Directives:
a) In the text about the Bregenz citizens' council, how many citizens were randomly selected?
b) Reproduce the passage of the Bregenz text that starts at "By Jim Rough" and ends at "art of democracy.".

Text:
By Jim Rough
(DRAFT for the Upcoming Book “The Future of Public Participation”)
Lake Constance is at the heart of Europe bordering three countries: Germany, Austria, and Switzerland. On the Austrian border is the ancient city of Bregenz, capital of the wealthiest state in Austria, Vorarlberg. Dr. Manfred Hellrigl is Director of the Department of Future Related Issues for Vorarlberg and a pioneer in the art of democracy.
After a bitter public battle over the development of a key waterfront plot of land, Dr. Hellrigl proposed a new idea to the mayor of Bregenz for addressing the next high profile project. He suggested a new kind of public participation strategy, a way to involve mainstream citizens, not just the stakeholders, and where they really understand the issues, where everyone’s points are valued, and where the process builds the spirit of community. Dr. Hellrigl proposed a Creative Insight Council (CIC) and the mayor agreed.
So twelve citizens were randomly selected from the voter registration roles. They met for two days and listened to the proposed plans and to a range of views about them. They were dynamically facilitated to reach a shared perspective. The CIC determined that this project offered a once-in-a-lifetime opportunity to link the city more tightly to the lake. That became their theme as they suggested major changes to the proposal. One main idea was to make the second floor of the project the center of gravity rather than the first. They suggested a wide bridge over the rail tracks, rather than the planned pedestrian underground path. Plus, they wanted a sweeping set of steps on the side toward the lake. With this new emphasis on the second level money could be saved because the parking garage no longer needed to go below ground level.

Data listing:
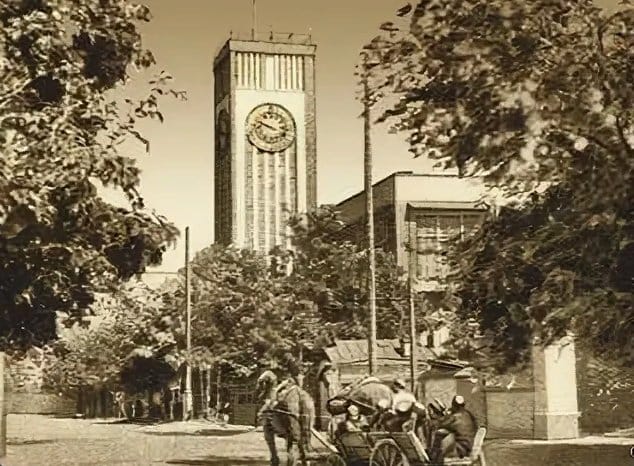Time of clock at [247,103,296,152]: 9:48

* * *

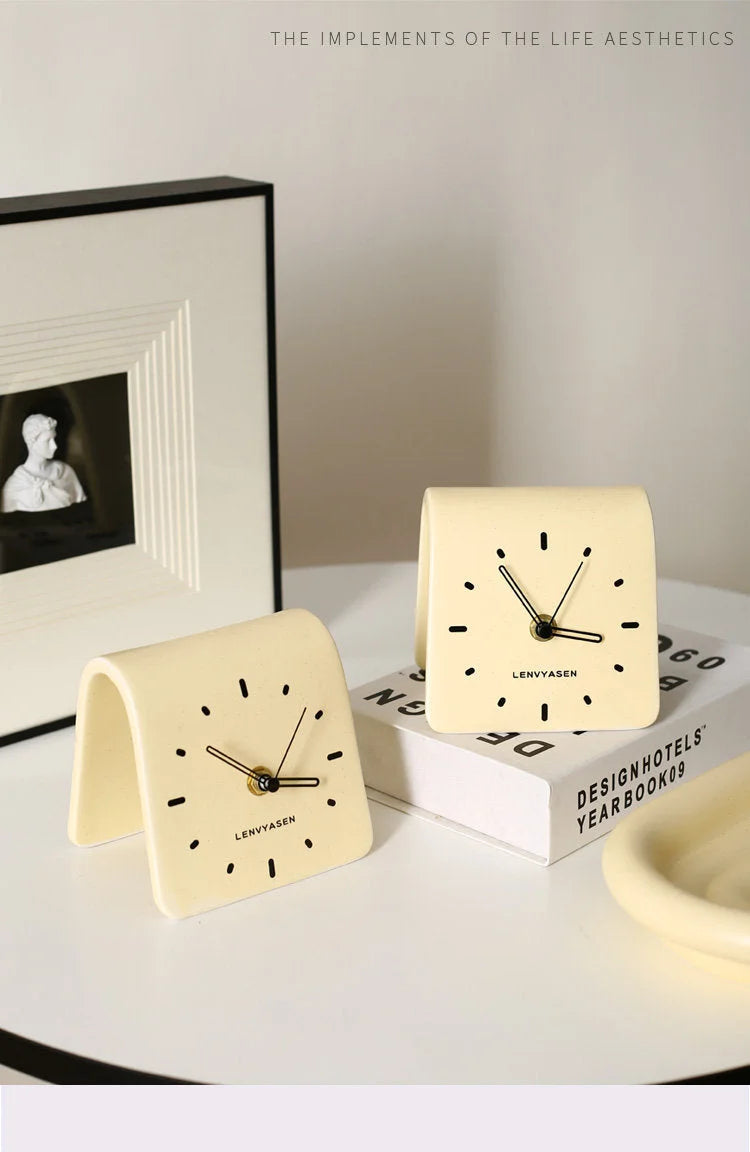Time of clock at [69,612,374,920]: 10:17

Written answers:
a) Twelve

b)
By Jim Rough
(DRAFT for the Upcoming Book “The Future of Public Participation”)
Lake Constance is at the heart of Europe bordering three countries: Germany, Austria, and Switzerland. On the Austrian border is the ancient city of Bregenz, capital of the wealthiest state in Austria, Vorarlberg. Dr. Manfred Hellrigl is Director of the Department of Future Related Issues for Vorarlberg and a pioneer in the art of democracy.